In the experiments, BMS were prepared by co-condensation of two different silica precursors. Tetraethylorthosilicate (TEOS) and triblock copolymer Plulonic 123 (P123) were used as silica precursors and templating agent, respectively. Polymethylhydrosiloxane (PMHS) was not only used as silica precursors but also as template for large pores. First, various BMS samples were prepared with different PMHS concentration, and the pore structures of the resulting samples were investigated.

The results showed that three types of mesoporous silica with different pore structures (monomodal and bimodal) were successfully prepared and it was found that the pore diameter and the pore volume could be controlled by changing PMHS concentrations.

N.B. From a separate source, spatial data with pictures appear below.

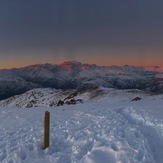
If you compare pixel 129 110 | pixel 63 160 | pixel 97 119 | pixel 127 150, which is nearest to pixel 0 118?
pixel 97 119

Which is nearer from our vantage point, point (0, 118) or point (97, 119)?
point (97, 119)

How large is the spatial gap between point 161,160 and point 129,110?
1196cm

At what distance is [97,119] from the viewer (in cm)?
2270

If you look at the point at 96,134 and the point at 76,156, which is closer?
the point at 76,156

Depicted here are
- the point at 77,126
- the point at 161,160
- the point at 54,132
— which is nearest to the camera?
the point at 161,160

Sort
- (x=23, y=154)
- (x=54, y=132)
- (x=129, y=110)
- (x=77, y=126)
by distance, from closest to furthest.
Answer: (x=23, y=154) → (x=54, y=132) → (x=77, y=126) → (x=129, y=110)

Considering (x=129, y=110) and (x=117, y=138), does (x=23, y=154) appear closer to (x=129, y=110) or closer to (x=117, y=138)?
(x=117, y=138)

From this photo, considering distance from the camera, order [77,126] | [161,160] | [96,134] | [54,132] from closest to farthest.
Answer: [161,160], [96,134], [54,132], [77,126]

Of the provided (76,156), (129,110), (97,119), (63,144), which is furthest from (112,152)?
(129,110)

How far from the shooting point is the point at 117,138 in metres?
16.9

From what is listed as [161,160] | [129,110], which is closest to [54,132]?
[161,160]

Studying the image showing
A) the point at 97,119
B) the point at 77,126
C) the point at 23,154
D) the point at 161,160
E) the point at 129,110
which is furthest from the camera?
the point at 129,110

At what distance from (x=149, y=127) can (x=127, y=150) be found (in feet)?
17.1

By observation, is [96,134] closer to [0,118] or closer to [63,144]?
[63,144]
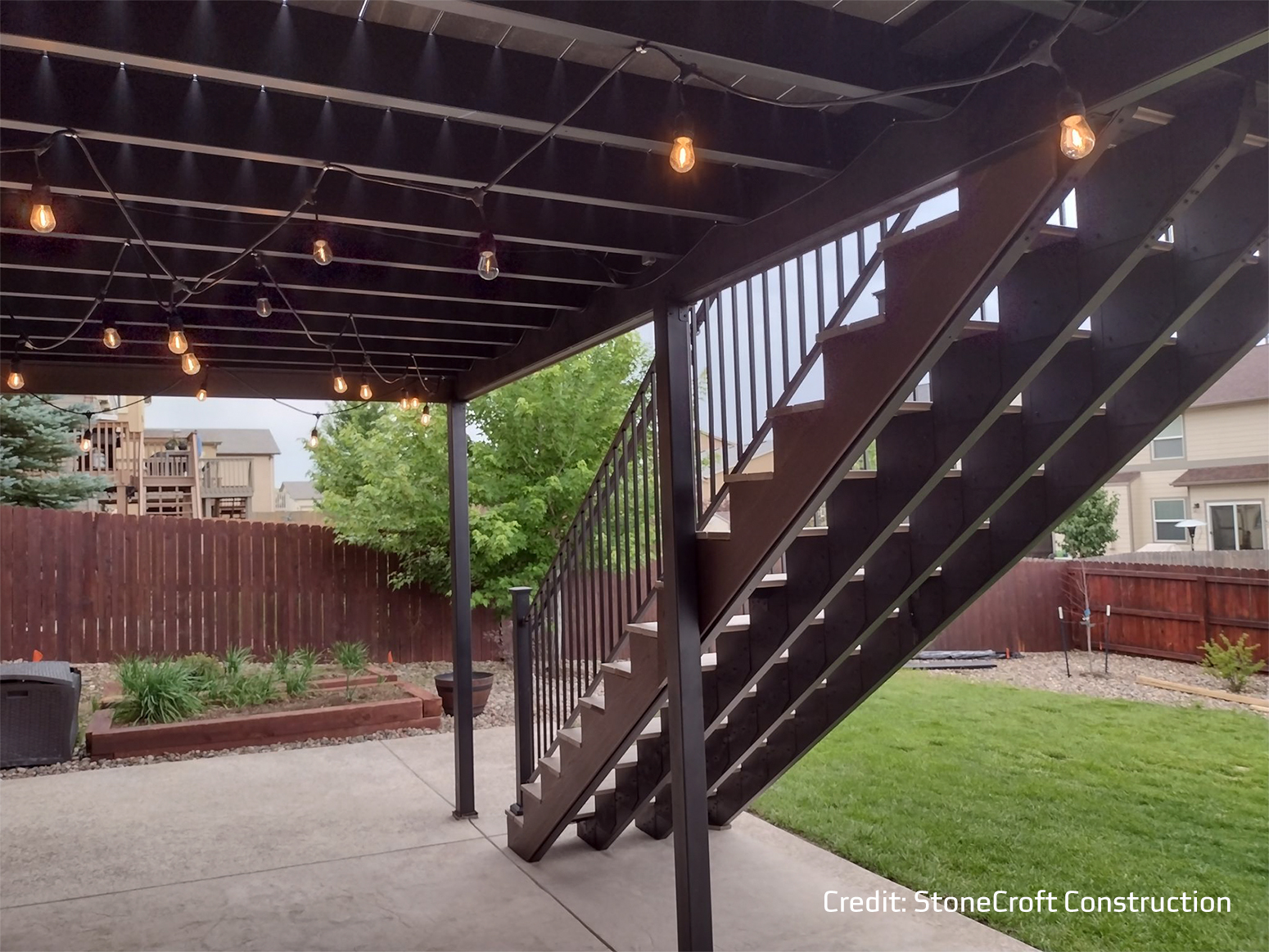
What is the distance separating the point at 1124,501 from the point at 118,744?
1339 cm

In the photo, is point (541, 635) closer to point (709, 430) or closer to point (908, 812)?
point (709, 430)

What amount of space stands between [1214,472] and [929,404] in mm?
11092

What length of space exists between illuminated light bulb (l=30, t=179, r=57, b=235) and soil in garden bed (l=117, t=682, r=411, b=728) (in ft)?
18.1

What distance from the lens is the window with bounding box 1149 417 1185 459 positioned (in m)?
12.3

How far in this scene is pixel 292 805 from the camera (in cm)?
549

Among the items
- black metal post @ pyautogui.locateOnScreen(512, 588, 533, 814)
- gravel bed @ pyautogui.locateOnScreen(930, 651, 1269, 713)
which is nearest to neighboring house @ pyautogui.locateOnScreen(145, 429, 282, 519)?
black metal post @ pyautogui.locateOnScreen(512, 588, 533, 814)

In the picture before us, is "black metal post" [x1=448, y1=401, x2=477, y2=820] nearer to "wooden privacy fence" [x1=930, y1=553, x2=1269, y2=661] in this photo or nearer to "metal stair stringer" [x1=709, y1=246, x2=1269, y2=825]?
"metal stair stringer" [x1=709, y1=246, x2=1269, y2=825]

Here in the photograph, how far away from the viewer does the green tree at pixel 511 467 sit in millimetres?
8641

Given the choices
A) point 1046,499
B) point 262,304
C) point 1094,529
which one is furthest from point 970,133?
point 1094,529

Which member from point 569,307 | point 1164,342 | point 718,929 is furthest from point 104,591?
point 1164,342

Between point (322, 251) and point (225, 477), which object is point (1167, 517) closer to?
point (322, 251)

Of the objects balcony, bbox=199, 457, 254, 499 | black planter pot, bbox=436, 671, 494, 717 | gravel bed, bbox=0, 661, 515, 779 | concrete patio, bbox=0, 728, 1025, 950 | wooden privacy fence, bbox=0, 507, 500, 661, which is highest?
balcony, bbox=199, 457, 254, 499

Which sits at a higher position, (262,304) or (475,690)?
(262,304)

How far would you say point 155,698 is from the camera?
7.02 m
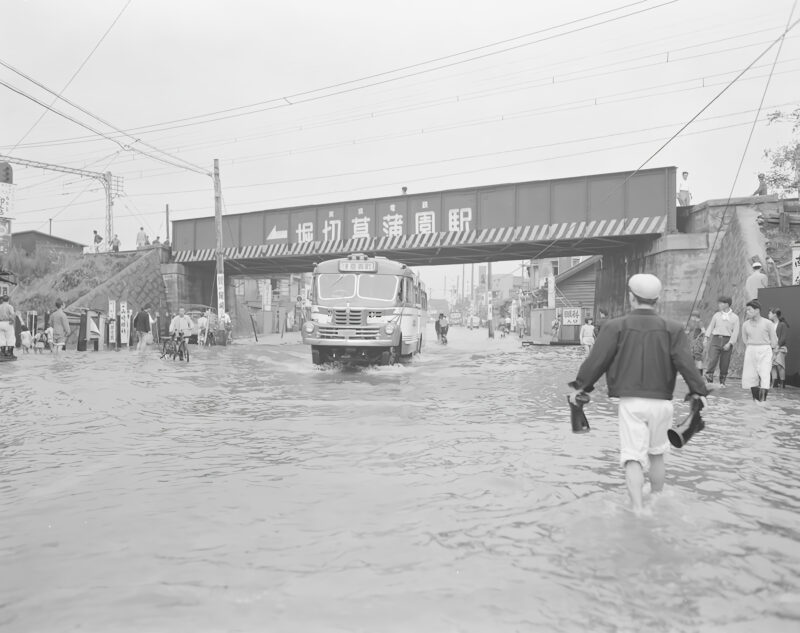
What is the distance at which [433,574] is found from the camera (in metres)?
3.57

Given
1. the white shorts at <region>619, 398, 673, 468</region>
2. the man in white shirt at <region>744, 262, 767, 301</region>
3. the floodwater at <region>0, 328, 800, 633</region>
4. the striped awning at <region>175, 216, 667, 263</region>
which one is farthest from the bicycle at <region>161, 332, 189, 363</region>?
the white shorts at <region>619, 398, 673, 468</region>

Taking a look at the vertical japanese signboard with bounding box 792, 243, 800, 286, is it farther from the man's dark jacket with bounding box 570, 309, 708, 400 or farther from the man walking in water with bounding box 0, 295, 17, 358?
the man walking in water with bounding box 0, 295, 17, 358

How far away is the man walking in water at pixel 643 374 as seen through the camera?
4.61 m

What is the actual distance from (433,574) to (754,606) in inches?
65.2

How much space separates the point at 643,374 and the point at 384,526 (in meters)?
2.16

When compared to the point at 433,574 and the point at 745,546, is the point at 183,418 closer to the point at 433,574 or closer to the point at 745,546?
the point at 433,574

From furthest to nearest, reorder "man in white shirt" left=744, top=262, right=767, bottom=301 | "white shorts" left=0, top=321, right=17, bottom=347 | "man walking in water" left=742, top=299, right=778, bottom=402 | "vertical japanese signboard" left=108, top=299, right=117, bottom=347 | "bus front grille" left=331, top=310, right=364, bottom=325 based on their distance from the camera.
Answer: "vertical japanese signboard" left=108, top=299, right=117, bottom=347 < "white shorts" left=0, top=321, right=17, bottom=347 < "bus front grille" left=331, top=310, right=364, bottom=325 < "man in white shirt" left=744, top=262, right=767, bottom=301 < "man walking in water" left=742, top=299, right=778, bottom=402

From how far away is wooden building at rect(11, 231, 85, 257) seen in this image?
46875mm

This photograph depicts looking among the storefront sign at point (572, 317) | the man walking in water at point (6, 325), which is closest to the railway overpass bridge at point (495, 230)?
the storefront sign at point (572, 317)

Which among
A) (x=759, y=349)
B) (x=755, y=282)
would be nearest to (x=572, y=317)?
(x=755, y=282)

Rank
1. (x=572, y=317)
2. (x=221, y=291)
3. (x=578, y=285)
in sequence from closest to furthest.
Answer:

To introduce amine groups to the BMS samples, 3-Aminopropyltriethoxysilane (APTES), 3-(2-Aminoethoxyl amino)propyltriethoxysilane (AEAPTES), 3-[2-(2-Aminoethylamino)ethylamino]propyltrimethoxysilane (AEAEAPTES) were used.

It is known that when conventional monomodal mesoporous silica is modified with AEAEAPTES, although introduced amount of amine is large, amine utilization efficiency is low because long chain length of the moiety plugs the pores and diffusion of CO2 in the pores is inhibited. On the other hand, our experimental results showed that although the samples were modified with AEAEAPTES which had longest amino group, and large amount of amino groups were introduced, the amino group utilization efficiencies for CO2 capture within short period adsorption (30 min.) were still high. This is probably due to better pore structure of our samples compared to conventional mesoporous sample.

In conclusion, in this study, preparation procedure of bimodal mesoporous silica (BMS) with different pore structure was established. Then, the effect of pore structure on CO2 adsorption characteristics was examined using the resulting BMS samples after modifying with various amino groups. The results showed that by applying BMS for CO2 adsorption, it was found that high CO2 adsorption capacity was achieved by small pores and fast adsorption rate was achieved by large pores.